### Your objective
Check each line of the listing for the word "trap" and report the ones that have it.

### Exercise material
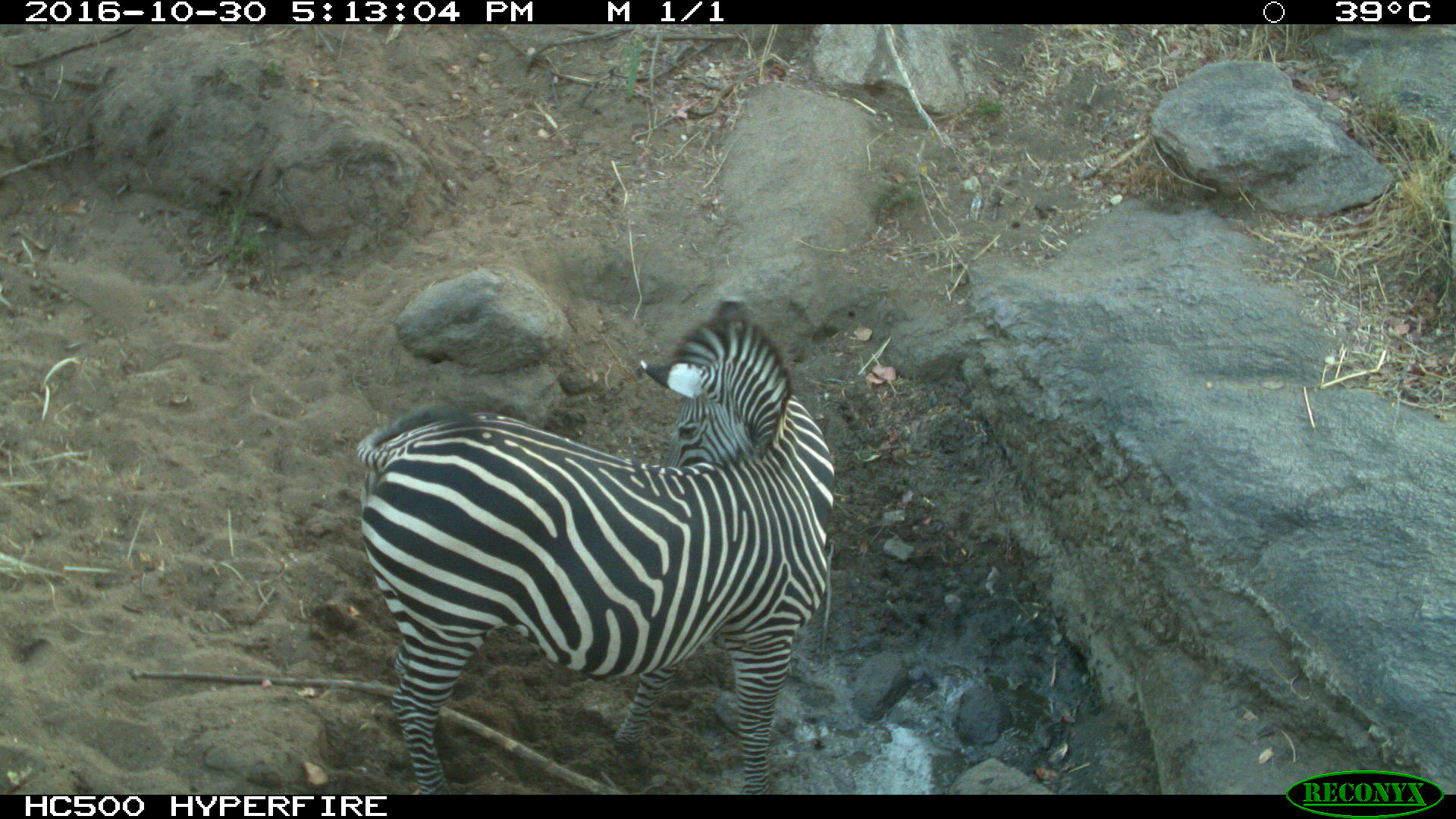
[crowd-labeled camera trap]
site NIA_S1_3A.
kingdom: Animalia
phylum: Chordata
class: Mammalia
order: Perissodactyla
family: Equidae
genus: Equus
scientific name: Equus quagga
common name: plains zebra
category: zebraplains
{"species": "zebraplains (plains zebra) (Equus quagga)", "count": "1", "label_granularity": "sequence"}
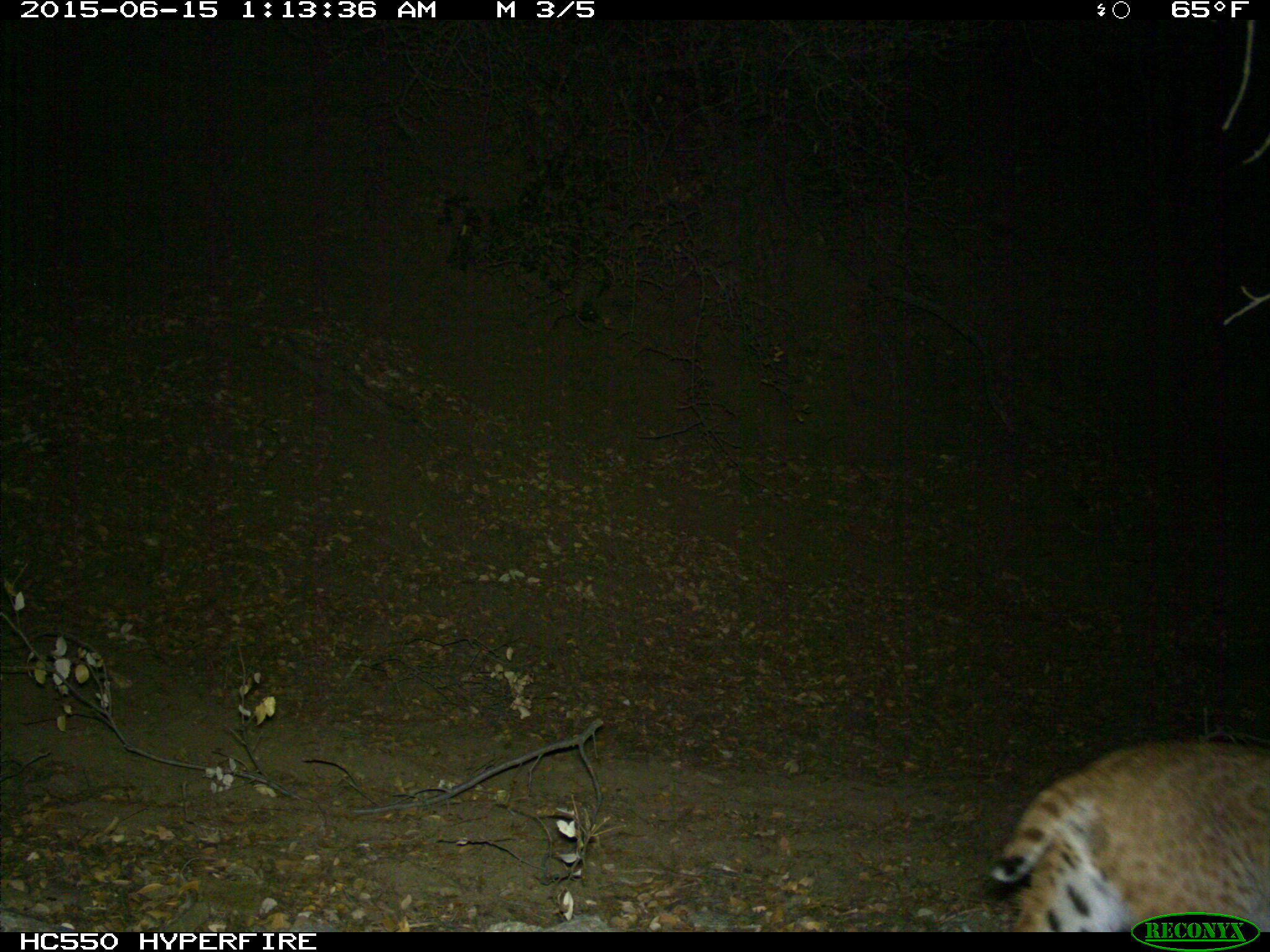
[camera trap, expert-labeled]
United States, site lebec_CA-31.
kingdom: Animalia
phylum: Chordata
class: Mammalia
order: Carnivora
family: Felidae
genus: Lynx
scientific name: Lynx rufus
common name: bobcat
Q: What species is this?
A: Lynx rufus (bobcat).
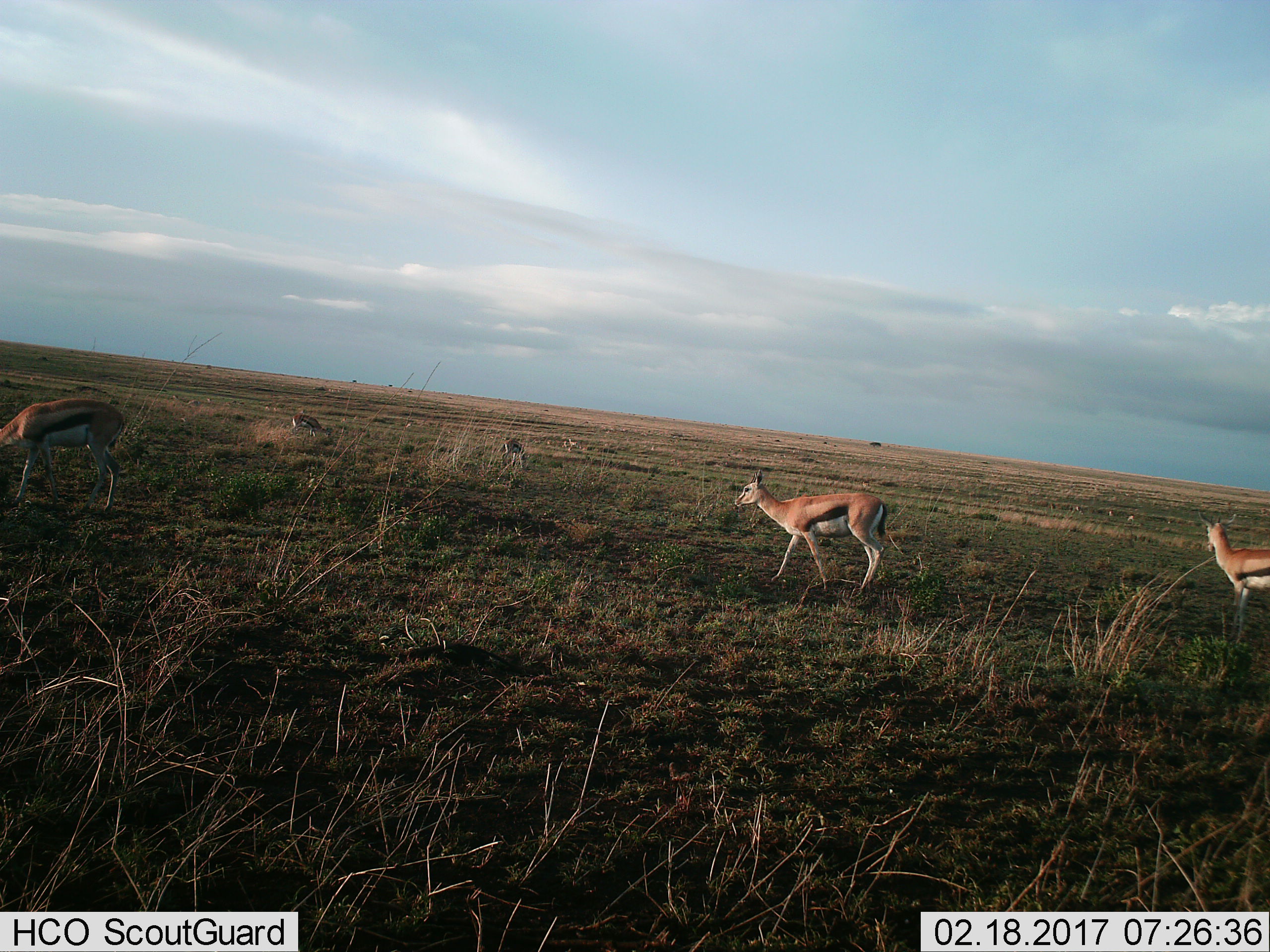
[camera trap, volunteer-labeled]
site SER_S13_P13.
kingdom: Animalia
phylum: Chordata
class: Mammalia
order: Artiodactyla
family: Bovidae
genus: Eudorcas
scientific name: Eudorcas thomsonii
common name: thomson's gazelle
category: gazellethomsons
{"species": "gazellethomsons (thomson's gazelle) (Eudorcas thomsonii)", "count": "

### Written response
[crowd-labeled camera trap]
[camera trap, expert-labeled]
[camera trap, volunteer-labeled]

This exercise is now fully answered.